I have to find a generator for $Z_{p}^*$. The prime number p is $2425967623052370772757633156976982469681$. My prime factors for (p-1) is according to 1 $f_k=(5,457,571,62429281,174394544633,10673859371941)$. Now I have to test any element $a$ if $a^{(p-1)/f_k}$ $mod$ $p$ not equal 1. My problem is that I'm not sure if that is correct. However, I picked $a=3$ and I got the following results:
$3^{2425967623052370772757633156976982469680/5}$ $mod$ $p$ = $1834816820495944983948594618937337262105$
$3^{2425967623052370772757633156976982469680/457}$ $mod$ $p$ $=$ $1755310908361605643991181654366663815864$
$3^{2425967623052370772757633156976982469680/571}$ $mod$ $p$ $=$ $1249657802614605641962070064914027994794$
$3^{2425967623052370772757633156976982469680/62429281}$ $mod$ $p$ $=$ $1960304120481413108888862269550731072388$
$3^{2425967623052370772757633156976982469680/174394544633}$ $mod$ $p$ $=$ $1104170086449502436618567464298869969539$
$3^{2425967623052370772757633156976982469680/10673859371941}$ $mod$ $p$ = $1641621739539218144241729124053312433783$
According to the definition, $a$ would be generator but i'm sure i'm missing something, because I tested 4 and 5 as $a$ and I got similar results.
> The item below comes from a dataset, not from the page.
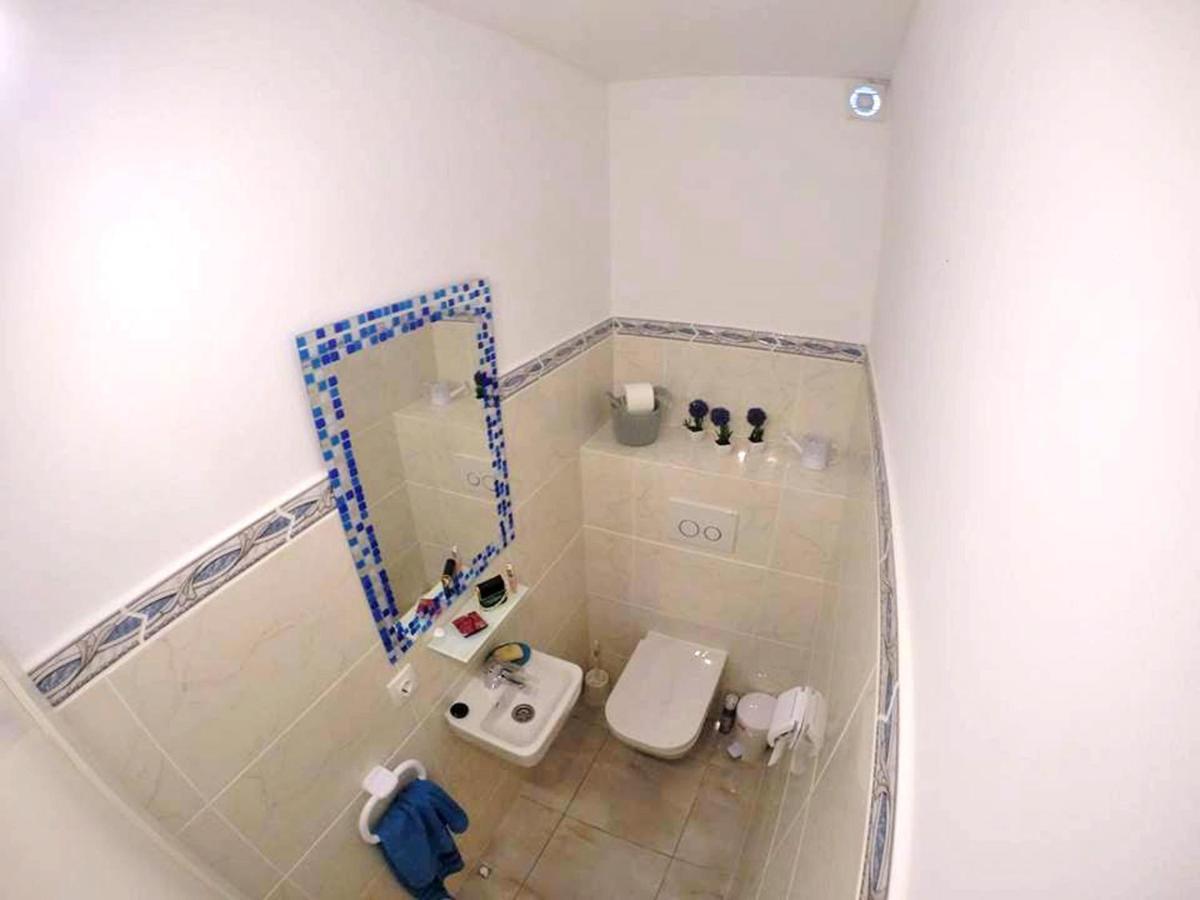 Ferienwohnung Central - Costa Calma - Wifi - Innenstadt Ngoại thất bức ảnh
Edit: As mentioned below, I forgot to use the prime divisor 2. With that it can be shown that 4 and 5 are no generators but 3 is.
I think you missed the prime divisor $2$ of $p-1$. It would not be surprising for $3$ and $5$ to both be generators, as there are many ($\phi(\phi(p))$) such generators, but $4$ is clearly a quadratic residue and so not a generator.